THE INCREDIBLE SACRED CITY OF THE GANGES

Back to India! First goal: Varanasi, formerly called Benares.

From the Nepalese border, we take local buses. We are the only whites and the people seem more amused, especially since the bus is full and we are sitting on our bags in the driveway. A taxi, two buses and three rickshaws later, here we are arrived in the sacred city. Ten hours to cover three hundred kilometers, or thirty kilometers an hour on average.

From our hotel on the banks of the Ganges, we observe the spectacle of ritual ablutions, snake charmers and children playing in the water. Our guide calls the Ganges poisonous so we do not like them. In the evening we attend the “Puja”, the religious ceremony on the ghats (quays) of the Ganges. The ritual is very precise and the gestures really graceful and millimetric.

Near our hotel is the main burning ghât. It is the place where one burns the bodies on buchers to purify them. Pregnant women children, or dead by cobra bites are thrown directly into the water. We are sometimes surprised to see people floating around.

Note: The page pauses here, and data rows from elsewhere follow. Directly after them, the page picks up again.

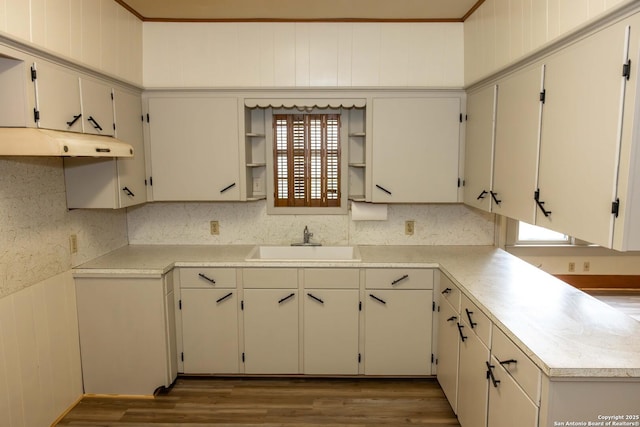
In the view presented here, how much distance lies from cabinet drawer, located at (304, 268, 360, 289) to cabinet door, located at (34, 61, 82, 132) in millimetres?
1625

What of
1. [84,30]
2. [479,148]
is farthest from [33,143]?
[479,148]

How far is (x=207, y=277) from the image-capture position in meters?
2.81

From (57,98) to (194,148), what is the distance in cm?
100

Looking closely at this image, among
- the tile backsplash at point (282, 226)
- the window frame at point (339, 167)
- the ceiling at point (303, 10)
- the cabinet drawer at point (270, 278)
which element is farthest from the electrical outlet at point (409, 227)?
the ceiling at point (303, 10)

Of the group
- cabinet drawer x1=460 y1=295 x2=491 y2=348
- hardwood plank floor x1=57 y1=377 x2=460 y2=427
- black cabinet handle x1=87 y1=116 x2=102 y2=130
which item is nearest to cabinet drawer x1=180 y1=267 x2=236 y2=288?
hardwood plank floor x1=57 y1=377 x2=460 y2=427

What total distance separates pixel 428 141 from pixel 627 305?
1.70 meters

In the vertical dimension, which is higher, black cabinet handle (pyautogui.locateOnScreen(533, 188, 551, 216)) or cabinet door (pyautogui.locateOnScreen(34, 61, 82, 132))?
cabinet door (pyautogui.locateOnScreen(34, 61, 82, 132))

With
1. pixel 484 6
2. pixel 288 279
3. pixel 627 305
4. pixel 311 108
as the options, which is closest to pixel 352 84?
pixel 311 108

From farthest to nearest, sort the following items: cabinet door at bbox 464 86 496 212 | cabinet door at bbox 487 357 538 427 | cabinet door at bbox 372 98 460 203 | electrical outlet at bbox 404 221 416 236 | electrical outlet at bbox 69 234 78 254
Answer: electrical outlet at bbox 404 221 416 236 → cabinet door at bbox 372 98 460 203 → electrical outlet at bbox 69 234 78 254 → cabinet door at bbox 464 86 496 212 → cabinet door at bbox 487 357 538 427

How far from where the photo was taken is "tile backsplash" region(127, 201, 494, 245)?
331cm

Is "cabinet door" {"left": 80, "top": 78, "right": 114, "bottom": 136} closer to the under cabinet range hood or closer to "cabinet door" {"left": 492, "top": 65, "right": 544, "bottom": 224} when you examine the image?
the under cabinet range hood

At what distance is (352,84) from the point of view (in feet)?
9.68

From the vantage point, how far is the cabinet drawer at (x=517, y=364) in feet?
4.68

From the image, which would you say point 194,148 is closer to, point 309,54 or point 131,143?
point 131,143
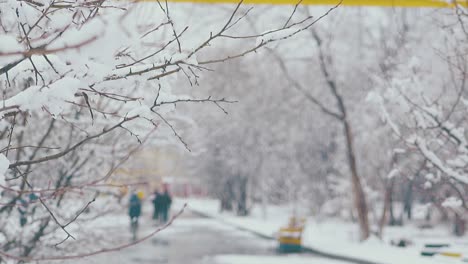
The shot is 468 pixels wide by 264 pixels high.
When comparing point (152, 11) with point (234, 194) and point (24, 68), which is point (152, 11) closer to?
point (24, 68)

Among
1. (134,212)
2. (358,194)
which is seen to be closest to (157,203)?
(134,212)

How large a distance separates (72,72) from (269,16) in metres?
18.1

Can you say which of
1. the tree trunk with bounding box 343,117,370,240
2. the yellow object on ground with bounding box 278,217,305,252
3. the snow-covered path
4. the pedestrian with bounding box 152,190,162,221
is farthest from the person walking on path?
the tree trunk with bounding box 343,117,370,240

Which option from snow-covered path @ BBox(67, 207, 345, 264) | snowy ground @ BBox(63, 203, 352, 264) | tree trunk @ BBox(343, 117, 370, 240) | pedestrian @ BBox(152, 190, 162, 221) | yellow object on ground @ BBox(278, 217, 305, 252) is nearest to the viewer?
snowy ground @ BBox(63, 203, 352, 264)

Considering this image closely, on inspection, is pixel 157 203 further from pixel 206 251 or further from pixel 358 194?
pixel 358 194

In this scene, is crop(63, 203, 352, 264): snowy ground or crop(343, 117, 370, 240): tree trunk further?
crop(343, 117, 370, 240): tree trunk

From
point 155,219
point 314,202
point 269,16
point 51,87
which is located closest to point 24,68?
point 51,87

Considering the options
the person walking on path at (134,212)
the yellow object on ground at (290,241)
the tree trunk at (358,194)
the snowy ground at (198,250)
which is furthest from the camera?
the person walking on path at (134,212)

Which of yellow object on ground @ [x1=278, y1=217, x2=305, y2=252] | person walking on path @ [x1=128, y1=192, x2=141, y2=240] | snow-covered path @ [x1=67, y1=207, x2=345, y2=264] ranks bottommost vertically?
snow-covered path @ [x1=67, y1=207, x2=345, y2=264]

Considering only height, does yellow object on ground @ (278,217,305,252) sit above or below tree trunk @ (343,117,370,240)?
below

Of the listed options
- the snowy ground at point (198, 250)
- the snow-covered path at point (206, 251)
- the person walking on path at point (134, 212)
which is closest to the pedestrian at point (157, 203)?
the snow-covered path at point (206, 251)

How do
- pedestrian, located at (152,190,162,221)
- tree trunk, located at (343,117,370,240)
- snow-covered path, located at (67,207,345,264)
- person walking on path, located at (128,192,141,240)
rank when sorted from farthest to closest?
1. pedestrian, located at (152,190,162,221)
2. person walking on path, located at (128,192,141,240)
3. tree trunk, located at (343,117,370,240)
4. snow-covered path, located at (67,207,345,264)

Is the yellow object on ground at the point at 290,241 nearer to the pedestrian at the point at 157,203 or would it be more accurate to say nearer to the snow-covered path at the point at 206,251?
the snow-covered path at the point at 206,251

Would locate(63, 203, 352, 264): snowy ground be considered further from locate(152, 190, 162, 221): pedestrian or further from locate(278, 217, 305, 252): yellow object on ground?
locate(152, 190, 162, 221): pedestrian
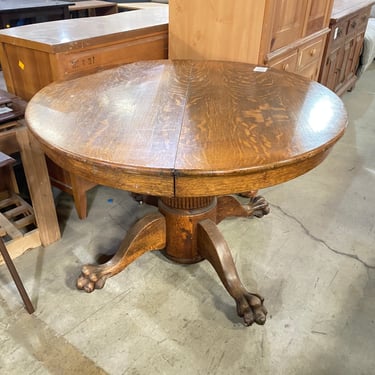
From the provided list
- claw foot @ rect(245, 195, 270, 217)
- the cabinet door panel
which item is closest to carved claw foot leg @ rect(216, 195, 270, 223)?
claw foot @ rect(245, 195, 270, 217)

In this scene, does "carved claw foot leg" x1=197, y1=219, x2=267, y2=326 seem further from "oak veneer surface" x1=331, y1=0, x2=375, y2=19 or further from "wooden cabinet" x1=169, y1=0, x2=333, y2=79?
"oak veneer surface" x1=331, y1=0, x2=375, y2=19

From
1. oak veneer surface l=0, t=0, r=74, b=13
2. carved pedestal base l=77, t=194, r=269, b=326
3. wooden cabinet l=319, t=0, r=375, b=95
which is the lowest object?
carved pedestal base l=77, t=194, r=269, b=326

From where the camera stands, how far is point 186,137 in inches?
34.8

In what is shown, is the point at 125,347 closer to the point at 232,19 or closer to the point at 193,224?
the point at 193,224

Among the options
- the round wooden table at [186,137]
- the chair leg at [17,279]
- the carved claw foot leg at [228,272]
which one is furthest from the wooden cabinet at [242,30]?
the chair leg at [17,279]

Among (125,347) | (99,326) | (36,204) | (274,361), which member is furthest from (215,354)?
(36,204)

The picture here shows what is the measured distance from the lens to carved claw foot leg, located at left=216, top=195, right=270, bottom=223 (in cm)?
163

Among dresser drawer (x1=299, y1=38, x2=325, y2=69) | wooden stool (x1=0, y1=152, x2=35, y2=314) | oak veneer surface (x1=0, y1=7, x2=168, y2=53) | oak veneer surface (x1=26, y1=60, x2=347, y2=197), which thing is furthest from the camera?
dresser drawer (x1=299, y1=38, x2=325, y2=69)

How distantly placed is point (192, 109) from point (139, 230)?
21.4 inches

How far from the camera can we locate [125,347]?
1.17m

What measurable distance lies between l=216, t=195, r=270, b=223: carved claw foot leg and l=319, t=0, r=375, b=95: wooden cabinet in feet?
4.32

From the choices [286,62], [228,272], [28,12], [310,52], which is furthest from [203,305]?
[28,12]

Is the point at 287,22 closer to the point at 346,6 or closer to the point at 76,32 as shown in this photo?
the point at 76,32

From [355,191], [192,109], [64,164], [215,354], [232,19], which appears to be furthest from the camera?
[355,191]
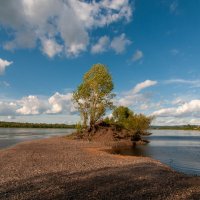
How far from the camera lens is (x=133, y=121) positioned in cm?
8131

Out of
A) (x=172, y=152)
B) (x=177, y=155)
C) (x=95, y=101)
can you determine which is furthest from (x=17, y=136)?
(x=177, y=155)

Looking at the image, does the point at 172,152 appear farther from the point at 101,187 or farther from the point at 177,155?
the point at 101,187

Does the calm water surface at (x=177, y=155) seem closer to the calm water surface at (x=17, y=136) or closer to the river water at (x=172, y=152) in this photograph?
the river water at (x=172, y=152)

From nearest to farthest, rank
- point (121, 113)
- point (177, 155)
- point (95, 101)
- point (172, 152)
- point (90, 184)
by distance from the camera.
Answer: point (90, 184) < point (177, 155) < point (172, 152) < point (95, 101) < point (121, 113)

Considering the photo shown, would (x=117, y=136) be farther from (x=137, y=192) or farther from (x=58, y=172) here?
(x=137, y=192)

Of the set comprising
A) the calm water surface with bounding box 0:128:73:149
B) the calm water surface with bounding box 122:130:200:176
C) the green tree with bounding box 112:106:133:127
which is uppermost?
the green tree with bounding box 112:106:133:127

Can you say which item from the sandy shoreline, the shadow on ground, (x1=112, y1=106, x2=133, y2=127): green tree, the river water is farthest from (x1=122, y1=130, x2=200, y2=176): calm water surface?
(x1=112, y1=106, x2=133, y2=127): green tree

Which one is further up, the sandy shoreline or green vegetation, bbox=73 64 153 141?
green vegetation, bbox=73 64 153 141

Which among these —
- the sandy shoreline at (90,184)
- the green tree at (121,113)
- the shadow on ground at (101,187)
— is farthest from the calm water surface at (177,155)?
the green tree at (121,113)

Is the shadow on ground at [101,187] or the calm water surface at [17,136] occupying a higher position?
the calm water surface at [17,136]

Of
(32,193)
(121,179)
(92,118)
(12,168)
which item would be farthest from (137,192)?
(92,118)

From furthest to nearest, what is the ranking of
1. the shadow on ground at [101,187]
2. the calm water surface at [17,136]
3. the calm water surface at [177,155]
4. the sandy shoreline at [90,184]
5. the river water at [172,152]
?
the calm water surface at [17,136]
the river water at [172,152]
the calm water surface at [177,155]
the sandy shoreline at [90,184]
the shadow on ground at [101,187]

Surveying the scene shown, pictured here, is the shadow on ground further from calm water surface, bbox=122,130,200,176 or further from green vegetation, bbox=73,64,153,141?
green vegetation, bbox=73,64,153,141

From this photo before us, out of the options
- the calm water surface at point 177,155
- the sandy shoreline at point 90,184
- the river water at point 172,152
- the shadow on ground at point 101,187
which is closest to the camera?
the shadow on ground at point 101,187
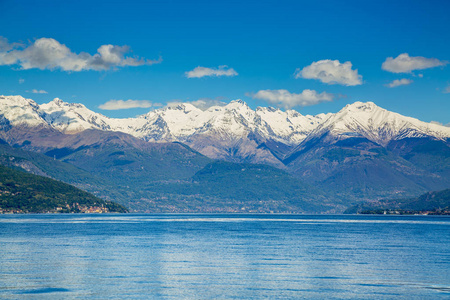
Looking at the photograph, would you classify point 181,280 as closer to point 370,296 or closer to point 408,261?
point 370,296

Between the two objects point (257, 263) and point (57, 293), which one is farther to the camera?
point (257, 263)

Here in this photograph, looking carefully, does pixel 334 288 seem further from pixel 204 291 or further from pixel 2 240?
pixel 2 240

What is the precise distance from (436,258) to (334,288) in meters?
50.2

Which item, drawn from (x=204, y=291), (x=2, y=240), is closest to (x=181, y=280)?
(x=204, y=291)

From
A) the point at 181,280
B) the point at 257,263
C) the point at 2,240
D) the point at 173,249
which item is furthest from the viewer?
the point at 2,240

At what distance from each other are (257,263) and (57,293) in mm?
45793

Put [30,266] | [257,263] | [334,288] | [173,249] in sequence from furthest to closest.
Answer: [173,249] → [257,263] → [30,266] → [334,288]

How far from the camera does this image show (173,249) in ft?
482

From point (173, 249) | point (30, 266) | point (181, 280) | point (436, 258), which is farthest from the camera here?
point (173, 249)

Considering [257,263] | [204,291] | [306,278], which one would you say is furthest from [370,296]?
[257,263]

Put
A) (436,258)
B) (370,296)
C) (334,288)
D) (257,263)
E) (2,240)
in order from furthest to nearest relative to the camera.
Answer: (2,240) → (436,258) → (257,263) → (334,288) → (370,296)

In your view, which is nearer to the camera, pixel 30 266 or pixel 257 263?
pixel 30 266

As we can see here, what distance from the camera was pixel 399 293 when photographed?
3248 inches

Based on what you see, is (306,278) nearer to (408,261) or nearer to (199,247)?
(408,261)
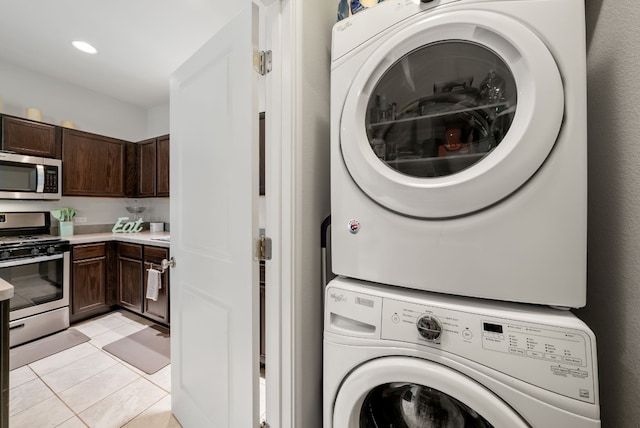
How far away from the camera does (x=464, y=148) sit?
2.43 feet

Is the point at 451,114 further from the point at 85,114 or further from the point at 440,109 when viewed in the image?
the point at 85,114

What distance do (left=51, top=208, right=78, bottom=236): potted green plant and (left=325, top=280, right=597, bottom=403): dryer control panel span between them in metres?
3.42

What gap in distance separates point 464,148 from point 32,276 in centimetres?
340

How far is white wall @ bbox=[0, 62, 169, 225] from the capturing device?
2547 mm

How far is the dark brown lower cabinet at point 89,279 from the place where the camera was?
8.22 feet

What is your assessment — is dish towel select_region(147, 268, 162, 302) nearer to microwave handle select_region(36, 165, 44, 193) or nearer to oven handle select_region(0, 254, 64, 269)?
oven handle select_region(0, 254, 64, 269)

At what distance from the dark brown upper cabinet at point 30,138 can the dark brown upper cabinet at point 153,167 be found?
2.47 feet

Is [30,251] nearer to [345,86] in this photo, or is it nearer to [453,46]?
[345,86]

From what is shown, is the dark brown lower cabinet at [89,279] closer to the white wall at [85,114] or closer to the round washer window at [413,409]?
the white wall at [85,114]

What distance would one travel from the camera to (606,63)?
0.73 m

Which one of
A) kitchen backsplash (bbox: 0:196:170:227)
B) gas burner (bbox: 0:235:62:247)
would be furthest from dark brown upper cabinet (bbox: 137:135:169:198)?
gas burner (bbox: 0:235:62:247)

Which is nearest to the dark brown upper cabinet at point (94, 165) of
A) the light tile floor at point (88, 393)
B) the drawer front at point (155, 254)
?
the drawer front at point (155, 254)

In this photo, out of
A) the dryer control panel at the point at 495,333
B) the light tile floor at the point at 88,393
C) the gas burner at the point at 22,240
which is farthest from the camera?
the gas burner at the point at 22,240

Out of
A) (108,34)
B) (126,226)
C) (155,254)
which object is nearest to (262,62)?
(108,34)
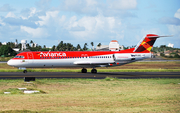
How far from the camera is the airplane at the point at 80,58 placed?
4575cm

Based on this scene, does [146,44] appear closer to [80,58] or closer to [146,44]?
[146,44]

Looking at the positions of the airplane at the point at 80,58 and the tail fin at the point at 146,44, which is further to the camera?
the tail fin at the point at 146,44

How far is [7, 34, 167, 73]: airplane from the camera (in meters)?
45.8

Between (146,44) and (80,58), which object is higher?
(146,44)

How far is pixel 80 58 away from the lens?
159 feet

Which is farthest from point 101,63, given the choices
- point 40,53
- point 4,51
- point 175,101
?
point 4,51

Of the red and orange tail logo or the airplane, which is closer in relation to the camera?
the airplane

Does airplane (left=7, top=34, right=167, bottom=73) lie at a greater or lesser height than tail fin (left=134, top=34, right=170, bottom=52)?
lesser

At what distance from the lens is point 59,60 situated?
153 feet

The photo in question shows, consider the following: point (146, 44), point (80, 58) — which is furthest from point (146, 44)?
point (80, 58)

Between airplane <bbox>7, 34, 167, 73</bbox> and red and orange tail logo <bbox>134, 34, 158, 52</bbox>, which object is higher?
red and orange tail logo <bbox>134, 34, 158, 52</bbox>

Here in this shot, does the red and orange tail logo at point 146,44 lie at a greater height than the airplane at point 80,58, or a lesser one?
greater

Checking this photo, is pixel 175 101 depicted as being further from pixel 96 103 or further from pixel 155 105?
pixel 96 103

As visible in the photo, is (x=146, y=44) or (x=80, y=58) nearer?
(x=80, y=58)
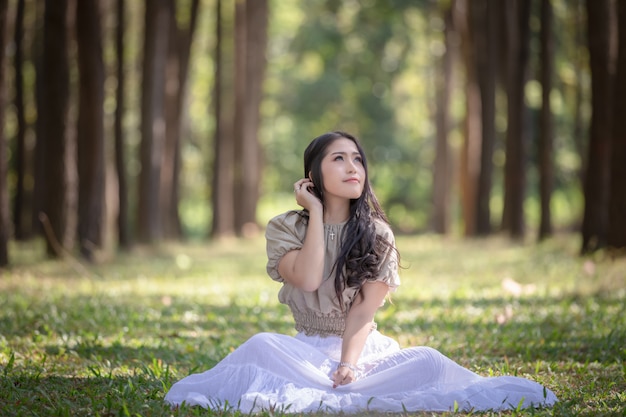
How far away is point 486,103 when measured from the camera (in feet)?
80.9

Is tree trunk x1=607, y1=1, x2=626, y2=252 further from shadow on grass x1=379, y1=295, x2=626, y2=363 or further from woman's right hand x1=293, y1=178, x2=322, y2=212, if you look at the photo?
Result: woman's right hand x1=293, y1=178, x2=322, y2=212

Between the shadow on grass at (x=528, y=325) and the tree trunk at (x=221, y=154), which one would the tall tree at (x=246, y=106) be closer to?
the tree trunk at (x=221, y=154)

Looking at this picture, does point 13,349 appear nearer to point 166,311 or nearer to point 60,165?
point 166,311

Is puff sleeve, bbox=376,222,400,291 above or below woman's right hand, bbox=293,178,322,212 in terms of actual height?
below

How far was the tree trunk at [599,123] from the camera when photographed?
49.5ft

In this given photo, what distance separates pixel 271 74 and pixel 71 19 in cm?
3046

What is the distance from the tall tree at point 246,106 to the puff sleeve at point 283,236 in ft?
79.9

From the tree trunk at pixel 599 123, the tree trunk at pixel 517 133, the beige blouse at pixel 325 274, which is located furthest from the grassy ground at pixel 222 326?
the tree trunk at pixel 517 133

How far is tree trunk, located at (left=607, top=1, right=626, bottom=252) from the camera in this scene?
13.2m

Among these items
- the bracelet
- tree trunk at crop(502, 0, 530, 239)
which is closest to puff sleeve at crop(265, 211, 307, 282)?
the bracelet

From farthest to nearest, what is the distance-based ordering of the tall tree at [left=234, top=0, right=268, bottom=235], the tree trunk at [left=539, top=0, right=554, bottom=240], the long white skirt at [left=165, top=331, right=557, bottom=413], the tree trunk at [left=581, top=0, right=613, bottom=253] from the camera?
the tall tree at [left=234, top=0, right=268, bottom=235], the tree trunk at [left=539, top=0, right=554, bottom=240], the tree trunk at [left=581, top=0, right=613, bottom=253], the long white skirt at [left=165, top=331, right=557, bottom=413]

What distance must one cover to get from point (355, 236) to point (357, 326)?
1.68 feet

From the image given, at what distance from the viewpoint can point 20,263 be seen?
48.7 feet

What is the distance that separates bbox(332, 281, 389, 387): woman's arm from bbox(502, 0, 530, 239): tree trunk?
17508 mm
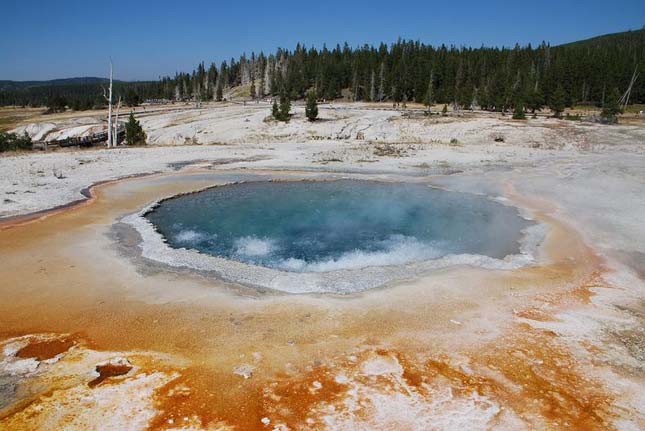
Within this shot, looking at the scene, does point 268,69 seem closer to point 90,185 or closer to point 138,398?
point 90,185

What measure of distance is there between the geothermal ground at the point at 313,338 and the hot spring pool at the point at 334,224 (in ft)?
4.55

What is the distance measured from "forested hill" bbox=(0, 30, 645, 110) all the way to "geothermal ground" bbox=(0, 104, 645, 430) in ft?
141

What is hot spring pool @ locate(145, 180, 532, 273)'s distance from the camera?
13.0 meters

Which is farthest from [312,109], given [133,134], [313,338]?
[313,338]

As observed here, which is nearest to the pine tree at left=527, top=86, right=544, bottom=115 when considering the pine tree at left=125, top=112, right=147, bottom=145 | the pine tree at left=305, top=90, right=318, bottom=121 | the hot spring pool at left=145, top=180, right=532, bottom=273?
the pine tree at left=305, top=90, right=318, bottom=121

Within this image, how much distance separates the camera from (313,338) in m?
8.05

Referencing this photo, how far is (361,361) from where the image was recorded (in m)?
7.38

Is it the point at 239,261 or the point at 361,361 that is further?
the point at 239,261

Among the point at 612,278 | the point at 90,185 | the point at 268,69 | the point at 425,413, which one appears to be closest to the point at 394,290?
the point at 425,413

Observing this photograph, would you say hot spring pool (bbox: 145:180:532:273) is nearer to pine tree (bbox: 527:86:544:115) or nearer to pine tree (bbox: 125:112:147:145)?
pine tree (bbox: 125:112:147:145)

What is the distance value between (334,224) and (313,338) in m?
8.64

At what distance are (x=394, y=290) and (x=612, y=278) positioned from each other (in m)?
5.33

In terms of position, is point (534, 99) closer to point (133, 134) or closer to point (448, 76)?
point (448, 76)

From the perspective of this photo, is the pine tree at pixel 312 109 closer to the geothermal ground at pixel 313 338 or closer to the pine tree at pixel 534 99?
the pine tree at pixel 534 99
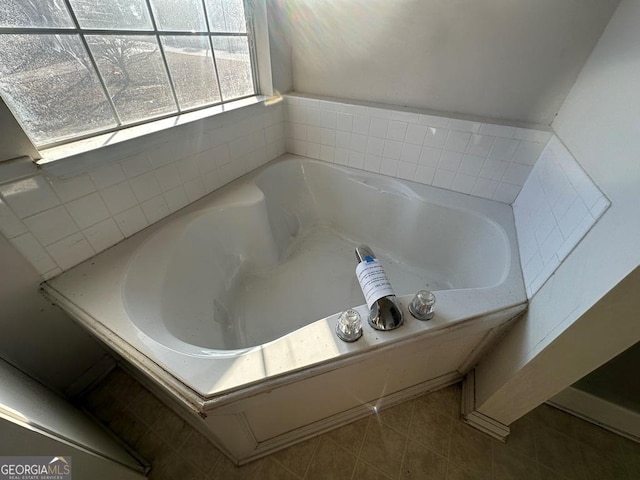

Inside the city, it’s another kind of show. It’s a kind of permanent Lille clearance sale. Of course, we are offered all kinds of drugs. But drugs are the devil. Not good, it can make you sick.

But Sylvain does not need drugs for that, just a good bacteria. After a few visits to the toilet (nothing unusual in India) he staggers, yellow: “Francis, call a doctor, it’s okay, I do not go down to the toilet, I have more strength.” Not easy with forty of the Turkish toilet on the ground floor. François helps him drag himself to the hotel next door, in a luxury room with integrated western toilets. Some medications, a good night’s sleep and a day in bed and Sylvain is on his feet. Just in time to catch our train to Calcutta.